Objetivo de la tarea:
Copia de nuevo un fragmento del texto sobre el encuentro con los ancianos hopi, empezando en las palabras que contienen "Yo confío, confías" y terminando después de "década del sesenta.". En esa copia cambia "Gran Cañón" por "desierto de Arizona".

Texto proporcionado:

Ram Dass y Paul Gorman

Yo confío, confías

Como representante de la comunidad hippie de San Francisco, me entreviste con los ancianos de la tribu de los hopi para concertar una reunión hopi-hippie en el Gran Cañón. Deseábamos rendir homenaje a sus tradiciones y expresar nuestro respeto común por la tierra. Como pueden imaginarse, esto ocurrió durante la década del sesenta.

Cuatro ancianos estaban sentados en sus respectivas sillas alrededor de una mesa en una casa de adobe. No había más que cuatro sillas; por lo tanto, me arrodi­llé en el suelo, de cara a los ancianos. En esta posición, podía ver por encima, y también por debajo, de la mesa.
El más joven de los hombres tenia se­senta y cinco años; el más viejo, ciento diez. Las ocho manos se apoyaban sobre las rodillas, como raíces clavadas en la tierra. Había algo tan profundo, tan uni­tario en su presencia...
Conversamos acerca de lo que podría significar la reunión de grupos y generaciones norteamericanas diferentes. Me contaron las dificultades que habían teni­do con los blancos en los últimos tiempos. Uno de sus jóvenes guerreros se había visto involucrado en un accidente auto­movilístico en el que resultó dañado un camión de la Oficina de Asuntos Indíge­nas. El conductor del camión había sido el culpable del choque. De todos modos, al día siguiente, un funcionario de la Oficina halló una botella de whisky cerca del lugar del accidente y acusó al indio de haber estado ebrio.

Registros proporcionados:
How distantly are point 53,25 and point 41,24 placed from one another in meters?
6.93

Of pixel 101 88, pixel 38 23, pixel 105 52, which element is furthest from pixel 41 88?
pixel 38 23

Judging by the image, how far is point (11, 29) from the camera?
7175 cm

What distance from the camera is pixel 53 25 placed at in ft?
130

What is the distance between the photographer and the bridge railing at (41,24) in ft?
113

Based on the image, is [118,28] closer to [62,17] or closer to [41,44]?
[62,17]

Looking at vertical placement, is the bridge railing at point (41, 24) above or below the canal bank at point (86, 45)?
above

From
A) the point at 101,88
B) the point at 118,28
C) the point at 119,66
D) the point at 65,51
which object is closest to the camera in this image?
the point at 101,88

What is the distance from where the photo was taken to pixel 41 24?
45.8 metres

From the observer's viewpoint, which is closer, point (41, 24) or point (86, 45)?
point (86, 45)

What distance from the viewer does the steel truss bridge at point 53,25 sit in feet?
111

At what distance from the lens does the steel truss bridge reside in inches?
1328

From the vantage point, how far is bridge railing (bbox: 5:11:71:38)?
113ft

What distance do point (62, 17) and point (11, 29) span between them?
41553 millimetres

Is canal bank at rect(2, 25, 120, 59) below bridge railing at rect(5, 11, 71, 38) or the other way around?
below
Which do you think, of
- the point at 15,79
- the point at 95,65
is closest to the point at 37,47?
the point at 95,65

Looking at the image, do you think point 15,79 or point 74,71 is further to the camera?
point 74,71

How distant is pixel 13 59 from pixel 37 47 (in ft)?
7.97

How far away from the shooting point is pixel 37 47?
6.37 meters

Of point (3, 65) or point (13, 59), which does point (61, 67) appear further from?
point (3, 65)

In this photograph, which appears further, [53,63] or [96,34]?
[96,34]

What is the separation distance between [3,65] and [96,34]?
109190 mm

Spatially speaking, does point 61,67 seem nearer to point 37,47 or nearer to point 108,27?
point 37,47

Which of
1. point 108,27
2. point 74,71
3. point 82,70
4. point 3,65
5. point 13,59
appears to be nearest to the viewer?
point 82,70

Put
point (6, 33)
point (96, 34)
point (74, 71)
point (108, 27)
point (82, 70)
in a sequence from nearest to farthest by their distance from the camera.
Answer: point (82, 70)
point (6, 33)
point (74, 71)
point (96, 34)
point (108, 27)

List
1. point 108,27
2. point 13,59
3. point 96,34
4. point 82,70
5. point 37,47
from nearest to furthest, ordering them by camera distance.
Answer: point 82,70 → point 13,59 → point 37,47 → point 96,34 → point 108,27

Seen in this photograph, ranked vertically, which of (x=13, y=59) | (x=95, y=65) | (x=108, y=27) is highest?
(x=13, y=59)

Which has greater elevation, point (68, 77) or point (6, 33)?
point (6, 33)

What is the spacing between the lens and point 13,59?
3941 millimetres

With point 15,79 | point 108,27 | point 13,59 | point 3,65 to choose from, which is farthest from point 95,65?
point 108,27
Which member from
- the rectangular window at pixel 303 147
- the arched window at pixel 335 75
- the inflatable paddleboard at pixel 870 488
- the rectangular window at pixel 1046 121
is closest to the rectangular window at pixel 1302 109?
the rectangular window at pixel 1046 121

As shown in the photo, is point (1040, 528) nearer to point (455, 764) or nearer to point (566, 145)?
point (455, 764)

Respuesta completa:
Yo confío, confías

Como representante de la comunidad hippie de San Francisco, me entreviste con los ancianos de la tribu de los hopi para concertar una reunión hopi-hippie en el desierto de Arizona. Deseábamos rendir homenaje a sus tradiciones y expresar nuestro respeto común por la tierra. Como pueden imaginarse, esto ocurrió durante la década del sesenta.